İnsanın kendisini tanıması gerekti. Bu tanıma ise mukaddes kelamla olmalıydı. Zira insan, aklıyla yaşayan varlıktı. Akıl, belli başlı donelerden yola çıkarak yürüyordu. Onun için de kendi varlığının niçin yaratıldığını bilemezdi. Ancak içinde olduğu durumu aklıyla değerlendirebilirdi.
İşte bu noktada aklın ötesiyle irtibatlı bir el devreye girmeliydi.
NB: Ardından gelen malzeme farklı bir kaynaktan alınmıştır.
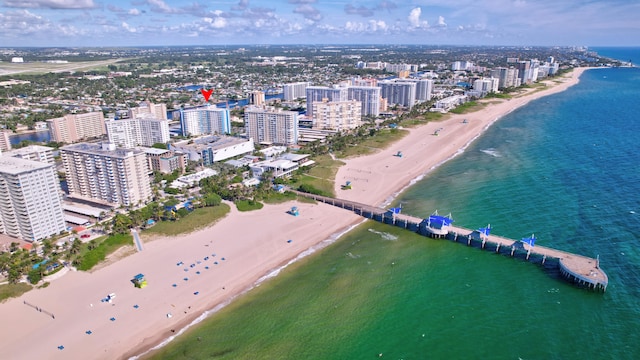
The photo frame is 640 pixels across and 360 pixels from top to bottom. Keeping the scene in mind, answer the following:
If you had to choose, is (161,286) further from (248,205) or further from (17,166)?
(17,166)

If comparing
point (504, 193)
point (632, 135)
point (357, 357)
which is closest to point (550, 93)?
point (632, 135)

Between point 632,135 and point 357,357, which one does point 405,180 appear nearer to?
point 357,357

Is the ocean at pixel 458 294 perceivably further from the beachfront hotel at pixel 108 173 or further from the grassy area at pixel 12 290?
the beachfront hotel at pixel 108 173

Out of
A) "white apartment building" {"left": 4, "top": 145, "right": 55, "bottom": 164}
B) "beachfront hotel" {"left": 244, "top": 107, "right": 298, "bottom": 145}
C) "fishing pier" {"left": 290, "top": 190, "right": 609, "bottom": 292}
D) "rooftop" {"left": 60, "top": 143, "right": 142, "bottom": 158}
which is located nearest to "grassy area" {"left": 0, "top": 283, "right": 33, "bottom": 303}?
"rooftop" {"left": 60, "top": 143, "right": 142, "bottom": 158}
Bu el insanı yaratan el olmalıydı. Bu el, insanı ve sahip olduğu tüm varlığı etraflıca kuşatmalıydı. Bu elin uzandığı alan, insanın üzerine yaratıldığı tüm unsurları kapsamalıydı.
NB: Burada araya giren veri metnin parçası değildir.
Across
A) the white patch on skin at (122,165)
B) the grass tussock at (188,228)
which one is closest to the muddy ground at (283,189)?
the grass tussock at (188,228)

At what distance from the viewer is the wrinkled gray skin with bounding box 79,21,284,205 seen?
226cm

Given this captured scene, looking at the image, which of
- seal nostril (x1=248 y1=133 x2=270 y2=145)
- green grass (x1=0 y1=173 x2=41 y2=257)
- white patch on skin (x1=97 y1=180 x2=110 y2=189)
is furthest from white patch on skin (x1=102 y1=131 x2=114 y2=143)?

İşte bu düşüncelerle derinlere dalarken, yaratılan insanın üst planından kendisine uzanan mutlak ilim kitabına bakma heyecanı içimize doğdu. Elimize mutlak ilim kitabı olan Kur'an-ı kerimi aldık ve içindeki her kelimenin işaret ettiği ana temayı sezmeye çalıştık. Öylece ayetlerin deruni yapısına nazar eyledik. O deruni yapı ile insanın hakikatine doğru yolculuğuna başladık. İşte bu deruni yolculuktaki yazıya dökülebilen cümleleri sizlerle buluşturduk.
Elinizdeki bu eser ile imani hakikatlerle tespit edilen insani varlığın konumlanmasını sizlere arz eyledik.Seyrini yaptığımız hakikatler arasında gezinirken bu seyirleri sizlerin gönül dünyasına arz ediyor ve sizleri rahmeti rahmana emanet ediyorum.